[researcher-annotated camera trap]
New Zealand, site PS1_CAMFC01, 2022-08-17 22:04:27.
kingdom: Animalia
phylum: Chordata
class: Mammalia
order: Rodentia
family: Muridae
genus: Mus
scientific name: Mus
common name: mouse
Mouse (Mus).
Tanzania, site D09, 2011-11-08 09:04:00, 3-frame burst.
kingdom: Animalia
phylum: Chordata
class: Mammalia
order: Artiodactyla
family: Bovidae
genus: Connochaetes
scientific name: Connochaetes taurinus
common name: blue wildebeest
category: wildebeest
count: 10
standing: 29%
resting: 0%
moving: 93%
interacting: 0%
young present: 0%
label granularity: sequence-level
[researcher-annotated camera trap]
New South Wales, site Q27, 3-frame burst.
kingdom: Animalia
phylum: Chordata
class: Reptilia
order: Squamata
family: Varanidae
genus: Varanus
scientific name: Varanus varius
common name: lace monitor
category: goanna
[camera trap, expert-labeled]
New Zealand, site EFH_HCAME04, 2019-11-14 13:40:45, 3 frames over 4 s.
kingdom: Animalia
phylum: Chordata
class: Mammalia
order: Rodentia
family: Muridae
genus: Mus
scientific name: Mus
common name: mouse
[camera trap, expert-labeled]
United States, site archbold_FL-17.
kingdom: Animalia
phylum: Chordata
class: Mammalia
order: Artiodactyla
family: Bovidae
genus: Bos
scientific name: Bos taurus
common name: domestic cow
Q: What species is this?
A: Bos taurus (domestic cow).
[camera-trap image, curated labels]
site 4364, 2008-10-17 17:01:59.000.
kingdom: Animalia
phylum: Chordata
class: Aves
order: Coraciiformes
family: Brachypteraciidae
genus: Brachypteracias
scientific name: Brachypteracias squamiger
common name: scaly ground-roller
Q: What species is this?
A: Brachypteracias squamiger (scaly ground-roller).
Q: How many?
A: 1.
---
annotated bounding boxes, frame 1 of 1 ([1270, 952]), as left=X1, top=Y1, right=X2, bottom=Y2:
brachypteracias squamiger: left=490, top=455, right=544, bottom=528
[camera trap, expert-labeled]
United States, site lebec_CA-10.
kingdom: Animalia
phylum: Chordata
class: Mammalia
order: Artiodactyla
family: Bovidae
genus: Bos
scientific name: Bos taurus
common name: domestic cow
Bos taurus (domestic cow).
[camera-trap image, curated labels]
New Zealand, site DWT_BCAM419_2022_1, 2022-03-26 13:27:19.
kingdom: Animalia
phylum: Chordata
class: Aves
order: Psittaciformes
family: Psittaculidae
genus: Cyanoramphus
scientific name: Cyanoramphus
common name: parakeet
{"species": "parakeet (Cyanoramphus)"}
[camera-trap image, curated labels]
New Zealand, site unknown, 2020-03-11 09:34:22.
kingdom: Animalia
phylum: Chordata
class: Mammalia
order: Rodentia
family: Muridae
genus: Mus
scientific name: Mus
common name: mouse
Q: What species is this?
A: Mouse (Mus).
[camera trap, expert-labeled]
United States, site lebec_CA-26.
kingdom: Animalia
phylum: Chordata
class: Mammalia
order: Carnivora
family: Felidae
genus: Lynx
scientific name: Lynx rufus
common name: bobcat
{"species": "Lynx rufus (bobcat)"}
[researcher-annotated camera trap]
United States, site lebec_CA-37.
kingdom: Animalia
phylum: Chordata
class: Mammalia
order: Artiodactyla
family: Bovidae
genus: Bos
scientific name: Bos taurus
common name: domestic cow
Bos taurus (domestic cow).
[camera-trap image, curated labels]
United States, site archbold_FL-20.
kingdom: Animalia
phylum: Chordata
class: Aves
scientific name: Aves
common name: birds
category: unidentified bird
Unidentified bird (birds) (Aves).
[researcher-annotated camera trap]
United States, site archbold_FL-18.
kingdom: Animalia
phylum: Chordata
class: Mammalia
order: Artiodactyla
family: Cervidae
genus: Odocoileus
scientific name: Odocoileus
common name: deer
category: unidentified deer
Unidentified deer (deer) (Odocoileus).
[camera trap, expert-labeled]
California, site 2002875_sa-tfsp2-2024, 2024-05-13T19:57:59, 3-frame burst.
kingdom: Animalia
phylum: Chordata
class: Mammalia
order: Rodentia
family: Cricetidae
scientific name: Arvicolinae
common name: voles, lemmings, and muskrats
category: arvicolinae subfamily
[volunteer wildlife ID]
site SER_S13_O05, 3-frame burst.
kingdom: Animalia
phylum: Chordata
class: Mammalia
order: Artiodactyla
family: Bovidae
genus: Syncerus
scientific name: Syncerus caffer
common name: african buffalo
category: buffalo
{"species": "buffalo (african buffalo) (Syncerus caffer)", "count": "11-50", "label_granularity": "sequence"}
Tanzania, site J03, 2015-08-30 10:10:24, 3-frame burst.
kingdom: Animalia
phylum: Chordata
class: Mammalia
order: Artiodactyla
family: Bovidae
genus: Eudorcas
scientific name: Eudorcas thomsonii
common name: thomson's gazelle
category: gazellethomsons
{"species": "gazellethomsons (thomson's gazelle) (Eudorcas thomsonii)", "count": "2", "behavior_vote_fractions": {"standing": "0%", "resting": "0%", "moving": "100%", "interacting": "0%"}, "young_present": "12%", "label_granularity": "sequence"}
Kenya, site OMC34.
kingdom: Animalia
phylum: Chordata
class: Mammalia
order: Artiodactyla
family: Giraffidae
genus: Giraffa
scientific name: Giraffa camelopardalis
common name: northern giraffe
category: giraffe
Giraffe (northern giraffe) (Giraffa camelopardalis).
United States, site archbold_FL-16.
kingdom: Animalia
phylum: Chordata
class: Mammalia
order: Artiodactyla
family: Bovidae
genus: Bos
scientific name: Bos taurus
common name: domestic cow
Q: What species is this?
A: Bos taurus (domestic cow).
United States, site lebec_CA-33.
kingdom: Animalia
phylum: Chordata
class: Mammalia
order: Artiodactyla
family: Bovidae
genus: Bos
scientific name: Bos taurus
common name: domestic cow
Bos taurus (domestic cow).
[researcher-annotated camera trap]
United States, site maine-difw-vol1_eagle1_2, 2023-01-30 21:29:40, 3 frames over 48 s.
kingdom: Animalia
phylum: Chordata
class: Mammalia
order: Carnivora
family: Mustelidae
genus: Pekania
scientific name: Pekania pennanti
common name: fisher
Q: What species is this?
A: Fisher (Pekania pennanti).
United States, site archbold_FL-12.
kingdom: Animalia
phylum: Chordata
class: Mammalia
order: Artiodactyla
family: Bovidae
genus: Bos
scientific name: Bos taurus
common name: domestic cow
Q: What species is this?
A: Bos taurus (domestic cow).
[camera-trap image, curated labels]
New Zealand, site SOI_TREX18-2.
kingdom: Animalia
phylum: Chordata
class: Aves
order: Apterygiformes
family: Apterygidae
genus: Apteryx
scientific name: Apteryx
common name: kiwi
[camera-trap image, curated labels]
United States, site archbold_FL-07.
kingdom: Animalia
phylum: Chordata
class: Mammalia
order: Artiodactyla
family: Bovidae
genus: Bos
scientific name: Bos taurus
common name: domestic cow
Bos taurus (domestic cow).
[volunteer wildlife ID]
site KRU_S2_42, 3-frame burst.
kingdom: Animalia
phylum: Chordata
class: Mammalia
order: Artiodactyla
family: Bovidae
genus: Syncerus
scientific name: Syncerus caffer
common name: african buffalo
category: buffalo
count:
—————
**Work required**.
Output every record above exactly as it was given.

**Reply to the exercise**.
[researcher-annotated camera trap]
New Zealand, site PS1_CAMFC01, 2022-08-17 22:04:27.
kingdom: Animalia
phylum: Chordata
class: Mammalia
order: Rodentia
family: Muridae
genus: Mus
scientific name: Mus
common name: mouse
Mouse (Mus).
Tanzania, site D09, 2011-11-08 09:04:00, 3-frame burst.
kingdom: Animalia
phylum: Chordata
class: Mammalia
order: Artiodactyla
family: Bovidae
genus: Connochaetes
scientific name: Connochaetes taurinus
common name: blue wildebeest
category: wildebeest
count: 10
standing: 29%
resting: 0%
moving: 93%
interacting: 0%
young present: 0%
label granularity: sequence-level
[researcher-annotated camera trap]
New South Wales, site Q27, 3-frame burst.
kingdom: Animalia
phylum: Chordata
class: Reptilia
order: Squamata
family: Varanidae
genus: Varanus
scientific name: Varanus varius
common name: lace monitor
category: goanna
[camera trap, expert-labeled]
New Zealand, site EFH_HCAME04, 2019-11-14 13:40:45, 3 frames over 4 s.
kingdom: Animalia
phylum: Chordata
class: Mammalia
order: Rodentia
family: Muridae
genus: Mus
scientific name: Mus
common name: mouse
[camera trap, expert-labeled]
United States, site archbold_FL-17.
kingdom: Animalia
phylum: Chordata
class: Mammalia
order: Artiodactyla
family: Bovidae
genus: Bos
scientific name: Bos taurus
common name: domestic cow
Q: What species is this?
A: Bos taurus (domestic cow).
[camera-trap image, curated labels]
site 4364, 2008-10-17 17:01:59.000.
kingdom: Animalia
phylum: Chordata
class: Aves
order: Coraciiformes
family: Brachypteraciidae
genus: Brachypteracias
scientific name: Brachypteracias squamiger
common name: scaly ground-roller
Q: What species is this?
A: Brachypteracias squamiger (scaly ground-roller).
Q: How many?
A: 1.
---
annotated bounding boxes, frame 1 of 1 ([1270, 952]), as left=X1, top=Y1, right=X2, bottom=Y2:
brachypteracias squamiger: left=490, top=455, right=544, bottom=528
[camera trap, expert-labeled]
United States, site lebec_CA-10.
kingdom: Animalia
phylum: Chordata
class: Mammalia
order: Artiodactyla
family: Bovidae
genus: Bos
scientific name: Bos taurus
common name: domestic cow
Bos taurus (domestic cow).
[camera-trap image, curated labels]
New Zealand, site DWT_BCAM419_2022_1, 2022-03-26 13:27:19.
kingdom: Animalia
phylum: Chordata
class: Aves
order: Psittaciformes
family: Psittaculidae
genus: Cyanoramphus
scientific name: Cyanoramphus
common name: parakeet
{"species": "parakeet (Cyanoramphus)"}
[camera-trap image, curated labels]
New Zealand, site unknown, 2020-03-11 09:34:22.
kingdom: Animalia
phylum: Chordata
class: Mammalia
order: Rodentia
family: Muridae
genus: Mus
scientific name: Mus
common name: mouse
Q: What species is this?
A: Mouse (Mus).
[camera trap, expert-labeled]
United States, site lebec_CA-26.
kingdom: Animalia
phylum: Chordata
class: Mammalia
order: Carnivora
family: Felidae
genus: Lynx
scientific name: Lynx rufus
common name: bobcat
{"species": "Lynx rufus (bobcat)"}
[researcher-annotated camera trap]
United States, site lebec_CA-37.
kingdom: Animalia
phylum: Chordata
class: Mammalia
order: Artiodactyla
family: Bovidae
genus: Bos
scientific name: Bos taurus
common name: domestic cow
Bos taurus (domestic cow).
[camera-trap image, curated labels]
United States, site archbold_FL-20.
kingdom: Animalia
phylum: Chordata
class: Aves
scientific name: Aves
common name: birds
category: unidentified bird
Unidentified bird (birds) (Aves).
[researcher-annotated camera trap]
United States, site archbold_FL-18.
kingdom: Animalia
phylum: Chordata
class: Mammalia
order: Artiodactyla
family: Cervidae
genus: Odocoileus
scientific name: Odocoileus
common name: deer
category: unidentified deer
Unidentified deer (deer) (Odocoileus).
[camera trap, expert-labeled]
California, site 2002875_sa-tfsp2-2024, 2024-05-13T19:57:59, 3-frame burst.
kingdom: Animalia
phylum: Chordata
class: Mammalia
order: Rodentia
family: Cricetidae
scientific name: Arvicolinae
common name: voles, lemmings, and muskrats
category: arvicolinae subfamily
[volunteer wildlife ID]
site SER_S13_O05, 3-frame burst.
kingdom: Animalia
phylum: Chordata
class: Mammalia
order: Artiodactyla
family: Bovidae
genus: Syncerus
scientific name: Syncerus caffer
common name: african buffalo
category: buffalo
{"species": "buffalo (african buffalo) (Syncerus caffer)", "count": "11-50", "label_granularity": "sequence"}
Tanzania, site J03, 2015-08-30 10:10:24, 3-frame burst.
kingdom: Animalia
phylum: Chordata
class: Mammalia
order: Artiodactyla
family: Bovidae
genus: Eudorcas
scientific name: Eudorcas thomsonii
common name: thomson's gazelle
category: gazellethomsons
{"species": "gazellethomsons (thomson's gazelle) (Eudorcas thomsonii)", "count": "2", "behavior_vote_fractions": {"standing": "0%", "resting": "0%", "moving": "100%", "interacting": "0%"}, "young_present": "12%", "label_granularity": "sequence"}
Kenya, site OMC34.
kingdom: Animalia
phylum: Chordata
class: Mammalia
order: Artiodactyla
family: Giraffidae
genus: Giraffa
scientific name: Giraffa camelopardalis
common name: northern giraffe
category: giraffe
Giraffe (northern giraffe) (Giraffa camelopardalis).
United States, site archbold_FL-16.
kingdom: Animalia
phylum: Chordata
class: Mammalia
order: Artiodactyla
family: Bovidae
genus: Bos
scientific name: Bos taurus
common name: domestic cow
Q: What species is this?
A: Bos taurus (domestic cow).
United States, site lebec_CA-33.
kingdom: Animalia
phylum: Chordata
class: Mammalia
order: Artiodactyla
family: Bovidae
genus: Bos
scientific name: Bos taurus
common name: domestic cow
Bos taurus (domestic cow).
[researcher-annotated camera trap]
United States, site maine-difw-vol1_eagle1_2, 2023-01-30 21:29:40, 3 frames over 48 s.
kingdom: Animalia
phylum: Chordata
class: Mammalia
order: Carnivora
family: Mustelidae
genus: Pekania
scientific name: Pekania pennanti
common name: fisher
Q: What species is this?
A: Fisher (Pekania pennanti).
United States, site archbold_FL-12.
kingdom: Animalia
phylum: Chordata
class: Mammalia
order: Artiodactyla
family: Bovidae
genus: Bos
scientific name: Bos taurus
common name: domestic cow
Q: What species is this?
A: Bos taurus (domestic cow).
[camera-trap image, curated labels]
New Zealand, site SOI_TREX18-2.
kingdom: Animalia
phylum: Chordata
class: Aves
order: Apterygiformes
family: Apterygidae
genus: Apteryx
scientific name: Apteryx
common name: kiwi
[camera-trap image, curated labels]
United States, site archbold_FL-07.
kingdom: Animalia
phylum: Chordata
class: Mammalia
order: Artiodactyla
family: Bovidae
genus: Bos
scientific name: Bos taurus
common name: domestic cow
Bos taurus (domestic cow).
[volunteer wildlife ID]
site KRU_S2_42, 3-frame burst.
kingdom: Animalia
phylum: Chordata
class: Mammalia
order: Artiodactyla
family: Bovidae
genus: Syncerus
scientific name: Syncerus caffer
common name: african buffalo
category: buffalo
count:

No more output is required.